→ Raw data
————————
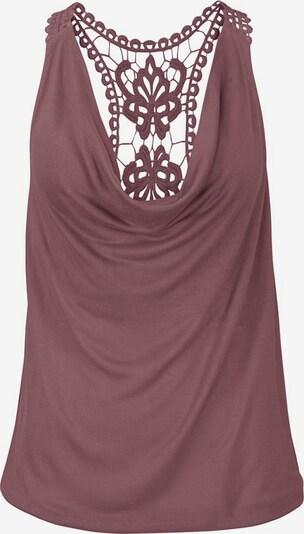LASCANA Bluzka w kolorze bakłażanm, Podgląd produktu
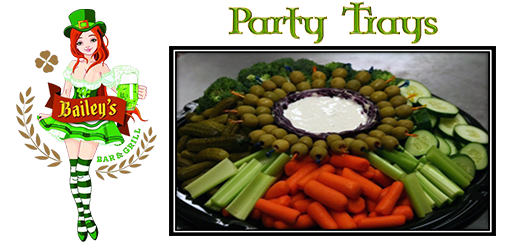 Party Trays Web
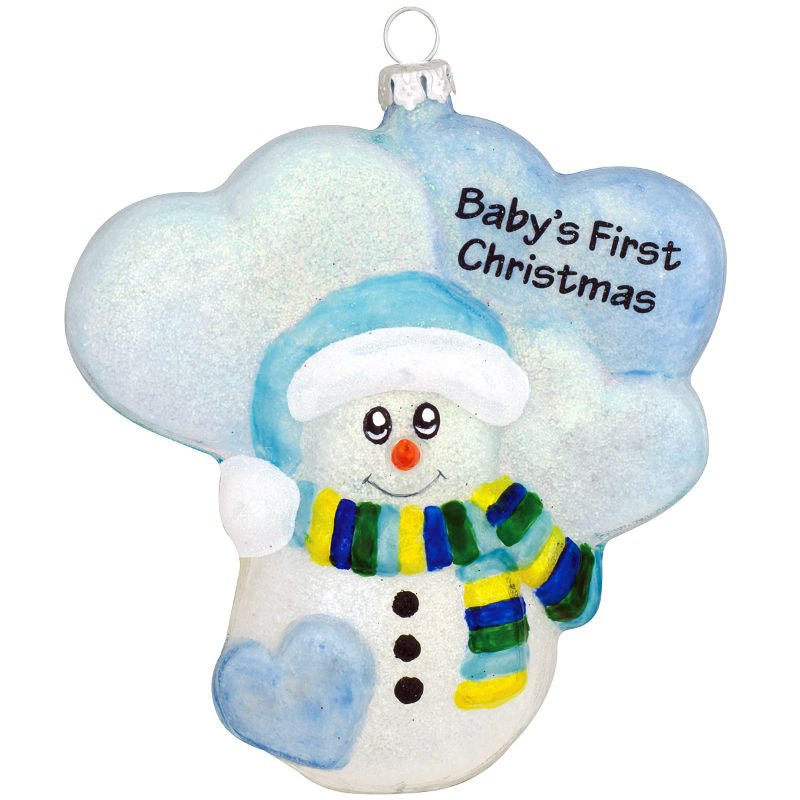 Blue Snowman Babys First Glass Christmas Ornament 1180259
————————
→ Your task
Pictures are to be left out; all other data must be returned exactly.

→ Answer box
LASCANA Bluzka w kolorze bakłażanm, Podgląd produktu
 Party Trays Web
 Blue Snowman Babys First Glass Christmas Ornament 1180259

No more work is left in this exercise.